___ Material for the task ___

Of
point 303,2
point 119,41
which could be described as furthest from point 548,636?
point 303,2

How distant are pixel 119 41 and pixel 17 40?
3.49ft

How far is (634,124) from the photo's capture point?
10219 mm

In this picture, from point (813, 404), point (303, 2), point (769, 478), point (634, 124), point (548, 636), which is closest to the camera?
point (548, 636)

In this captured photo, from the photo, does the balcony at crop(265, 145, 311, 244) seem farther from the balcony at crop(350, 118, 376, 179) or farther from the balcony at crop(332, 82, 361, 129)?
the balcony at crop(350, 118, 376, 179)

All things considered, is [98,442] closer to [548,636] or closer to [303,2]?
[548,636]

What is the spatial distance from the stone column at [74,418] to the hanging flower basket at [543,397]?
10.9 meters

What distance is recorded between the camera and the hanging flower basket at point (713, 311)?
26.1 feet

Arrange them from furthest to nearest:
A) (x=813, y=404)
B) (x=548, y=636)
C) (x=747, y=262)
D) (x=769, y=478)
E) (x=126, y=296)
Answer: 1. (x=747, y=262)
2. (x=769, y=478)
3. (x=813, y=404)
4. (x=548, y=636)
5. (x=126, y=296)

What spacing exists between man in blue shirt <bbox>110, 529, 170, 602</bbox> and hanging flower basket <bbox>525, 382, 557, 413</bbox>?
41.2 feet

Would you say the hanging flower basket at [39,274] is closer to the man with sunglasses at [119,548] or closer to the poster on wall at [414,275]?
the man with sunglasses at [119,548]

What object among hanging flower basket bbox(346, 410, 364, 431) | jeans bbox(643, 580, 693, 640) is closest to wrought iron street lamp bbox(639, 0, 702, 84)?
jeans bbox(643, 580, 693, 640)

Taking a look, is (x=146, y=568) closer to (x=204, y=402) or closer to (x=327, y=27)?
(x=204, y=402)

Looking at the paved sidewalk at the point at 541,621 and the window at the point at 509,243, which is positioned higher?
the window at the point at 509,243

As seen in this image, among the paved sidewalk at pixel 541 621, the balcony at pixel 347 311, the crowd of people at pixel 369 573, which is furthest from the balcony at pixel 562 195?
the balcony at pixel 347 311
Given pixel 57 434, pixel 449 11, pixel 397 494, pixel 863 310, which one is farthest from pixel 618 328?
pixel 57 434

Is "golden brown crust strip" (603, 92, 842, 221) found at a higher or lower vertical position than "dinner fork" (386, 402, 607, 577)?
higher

___

In the records, from the line with "As seen in this" through the end of the records, change "farthest" to "most distant" and write those lines out again with nothing else altered.

Problem solution:
As seen in this image, among the paved sidewalk at pixel 541 621, the balcony at pixel 347 311, the crowd of people at pixel 369 573, which is furthest from the balcony at pixel 562 195?
the balcony at pixel 347 311
Given pixel 57 434, pixel 449 11, pixel 397 494, pixel 863 310, which one is most distant from pixel 618 328?
pixel 57 434

Is "golden brown crust strip" (603, 92, 842, 221) found at a higher or lower vertical position than "dinner fork" (386, 402, 607, 577)?
higher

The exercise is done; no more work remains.